─── SUPPLIED PASSAGE ───

Also, last summer I worked on translating two short documents that help explore Benedictine monasticism and exegesis (biblical explanations). I also wrote a short introduction for each. They will be included in a new book coming out February 15, 2019: A Benedictine Reader: 530-1530. There are one dozen scholars contributing to this collection. As the Amazon.com description reads: "This Benedictine Reader: 530–1530, has been more than twenty years in the making. A collaboration of a dozen scholars, this project gives as broad and deep a sense of the reality of the first one thousand years of Benedictine monasticism as can be done in one volume, using primary sources in English translation. The texts included are drawn from many different genres and from several languages and areas of Europe. The introduction to each of the thirty-two chapters aims to situate each author and text and to make connections with other texts and studies within and outside the Reader. The general introduction summarizes the main ideas and practices that are present in the Rule of Saint Benedict and in the first thousand years of Benedictine monasticism while suggesting questions that a reader might bring to the texts."

I am also hoping to finally finish my book project this year. It is a Latin edition, with introduction, of an Irish Commentary on the Psalms written around 820 C.E. It is called Eclogae Tractatorum in Psalterium (Selections from treatises on the Psalms) which devotes itself primarily to emphasizing an historical interpretation of the Psalms. The author apparently was utilizing this approach for an everyday understanding for readers (and hearers) to provide them with guidance for proper religious behavior. He removes difficult theological arguments from the sources he borrows from and reworks them for more pragmatic understandings, and relevant to a broader audience.

DOCTORAL FELLOW

Patrick Troester
Originally from Pennsylvania, Patrick Troester is currently a Ph.D. candidate in American history at Southern Methodist University, in Dallas, Texas.  He is spending the 2018-2019 academic year here in Durango as the Doctoral Fellow in Southwestern History at the Center of Southwest Studies, and teaching U.S. History courses in the Department.  His research traces the cultural history of borderland violence in the U.S.-Mexico borderlands over the course of the 19th century.  By making a comparative study of the impacts and meanings of violence for the region's diverse societies, his dissertation project examines the evolution of state power and national identities during this period of dramatic change.

───

• **STATED PROBLEM 1**:
Condense the paragraph beginning "I am also hoping to finally finish my book project" from the department news passage into a short bulleted list that keeps its main facts.
• **STATED PROBLEM 2**:
According to the department news passage, at which university is Patrick Troester a Ph.D. candidate?
• **STATED PROBLEM 3**:
Translate this sentence from the department news passage into Spanish: "His research traces the cultural history of borderland violence in the U.S.-Mexico borderlands over the course of the 19th century."

─── EXCERPTED RECORDS ───

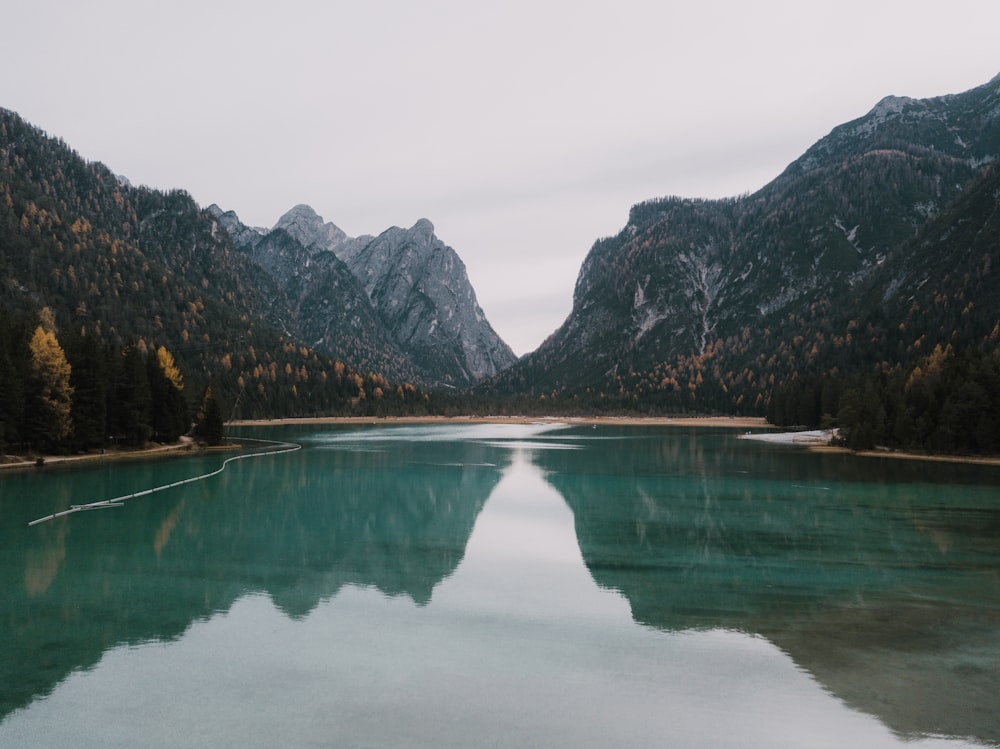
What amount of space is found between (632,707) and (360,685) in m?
5.43

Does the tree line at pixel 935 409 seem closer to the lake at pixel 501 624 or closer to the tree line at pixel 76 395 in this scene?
the lake at pixel 501 624

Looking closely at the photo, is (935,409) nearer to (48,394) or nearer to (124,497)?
(124,497)

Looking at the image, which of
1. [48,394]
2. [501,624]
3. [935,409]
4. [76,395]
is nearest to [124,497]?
[48,394]

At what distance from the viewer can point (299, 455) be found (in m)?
85.8

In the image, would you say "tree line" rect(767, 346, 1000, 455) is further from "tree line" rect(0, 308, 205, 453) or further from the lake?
"tree line" rect(0, 308, 205, 453)

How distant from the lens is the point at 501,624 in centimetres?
2030

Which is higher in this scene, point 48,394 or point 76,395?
point 48,394

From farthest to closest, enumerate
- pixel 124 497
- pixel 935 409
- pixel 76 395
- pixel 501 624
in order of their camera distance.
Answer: pixel 935 409 → pixel 76 395 → pixel 124 497 → pixel 501 624

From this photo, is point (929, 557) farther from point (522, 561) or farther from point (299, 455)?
point (299, 455)

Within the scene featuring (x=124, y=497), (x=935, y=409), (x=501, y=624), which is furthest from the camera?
(x=935, y=409)

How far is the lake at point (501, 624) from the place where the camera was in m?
13.3

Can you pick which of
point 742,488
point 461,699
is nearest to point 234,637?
point 461,699

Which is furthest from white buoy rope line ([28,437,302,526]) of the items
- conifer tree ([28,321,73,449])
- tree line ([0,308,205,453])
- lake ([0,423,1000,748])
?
conifer tree ([28,321,73,449])

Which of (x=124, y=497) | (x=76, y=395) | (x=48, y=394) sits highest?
(x=48, y=394)
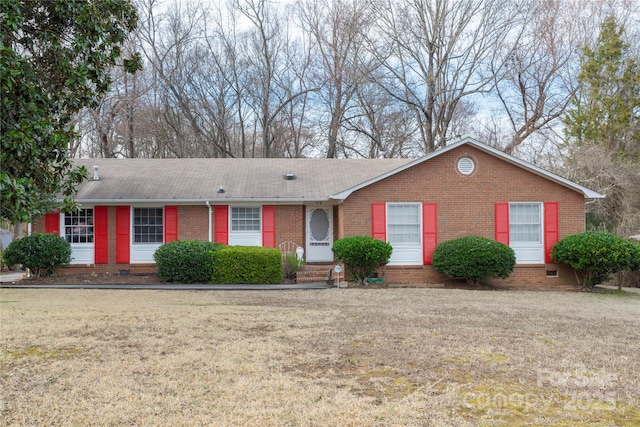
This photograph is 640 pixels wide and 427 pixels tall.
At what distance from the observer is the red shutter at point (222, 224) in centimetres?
1761

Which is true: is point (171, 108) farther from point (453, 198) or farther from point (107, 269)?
point (453, 198)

───

• **TASK ANSWER 1**:
- The book project is a Latin edition, with introduction, of an Irish commentary on the Psalms written around 820 C.E.
- Its title is Eclogae Tractatorum in Psalterium (Selections from treatises on the Psalms).
- The commentary mainly emphasizes a historical interpretation of the Psalms.
- Its author apparently used this approach to give readers and hearers an everyday understanding and guidance for proper religious behavior.
- He dropped difficult theological arguments from his sources and reworked them into more practical readings for a broader audience.

• **TASK ANSWER 2**:
Southern Methodist University, in Dallas, Texas.

• **TASK ANSWER 3**:
Su investigación rastrea la historia cultural de la violencia fronteriza en las zonas fronterizas entre Estados Unidos y México a lo largo del siglo XIX.